Le sonrió y pensó que era maravillosa.
* * *
Maravillosa, pensó Enrica mirando la pastiera que al día siguiente llevaría a casa de Ricciardi para su primera cena juntos.
Maravillosa.
* * *
Maravillosa, pensó con sorpresa Livia, saboreando el último bocado de la porción que le había dado la criada. Esta tarta es lo más rico que he comido nunca. Por un instante sintió que la ansiedad ya no la atenazaba tanto. Quizá podía pensar en el mañana con una pizca de optimismo.
Maravillosa.
* * *
Maravillosa, pensó Maione viendo a su mujer abrazar a la nueva hija. Es una madre maravillosa.

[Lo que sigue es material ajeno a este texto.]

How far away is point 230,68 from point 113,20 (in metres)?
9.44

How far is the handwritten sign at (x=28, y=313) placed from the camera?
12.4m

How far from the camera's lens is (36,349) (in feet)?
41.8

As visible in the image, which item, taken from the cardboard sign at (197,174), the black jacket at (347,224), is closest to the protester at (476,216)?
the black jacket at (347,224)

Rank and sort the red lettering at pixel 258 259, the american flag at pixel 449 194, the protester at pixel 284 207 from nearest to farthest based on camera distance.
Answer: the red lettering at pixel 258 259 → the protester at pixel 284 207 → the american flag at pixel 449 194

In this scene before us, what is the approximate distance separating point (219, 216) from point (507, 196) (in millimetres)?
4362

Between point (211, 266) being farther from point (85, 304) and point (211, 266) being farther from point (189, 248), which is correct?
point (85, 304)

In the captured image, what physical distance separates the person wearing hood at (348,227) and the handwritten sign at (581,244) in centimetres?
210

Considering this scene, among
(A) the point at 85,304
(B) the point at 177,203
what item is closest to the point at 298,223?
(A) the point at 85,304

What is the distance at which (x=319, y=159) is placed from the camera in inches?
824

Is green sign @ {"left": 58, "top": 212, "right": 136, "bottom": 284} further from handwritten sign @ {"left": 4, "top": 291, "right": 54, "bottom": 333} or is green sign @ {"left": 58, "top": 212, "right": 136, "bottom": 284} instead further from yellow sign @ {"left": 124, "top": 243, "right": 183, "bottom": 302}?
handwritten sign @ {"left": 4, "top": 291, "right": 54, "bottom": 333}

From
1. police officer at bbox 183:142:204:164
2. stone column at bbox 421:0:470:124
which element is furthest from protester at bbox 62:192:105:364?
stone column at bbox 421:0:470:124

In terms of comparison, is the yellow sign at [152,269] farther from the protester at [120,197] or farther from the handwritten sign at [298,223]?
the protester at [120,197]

Y cuando le dio por pensar en lo intolerable que sería llegar a perderla, se acordó del doctor y de la soledad desgarradora que estaría viviendo en ese mismo instante; sacó el reloj del bolsillo y se preguntó cuánto haría falta y qué harían en caso de que el amigo de Livia fallara en el intento.
No cabía más que esperar.
* * *
En la penumbra de la tarde que avanzaba, Ricciardi se sentó en el sillón de su despacho con los ojos verdes clavados en el vacío.
¿Cuánto haría falta? Y sobre todo: ¿cuál sería el resultado?
No cabía más que esperar.
Solo esperar.
* * *
Fuera, la Pascua se adentraba silenciosa en la primavera.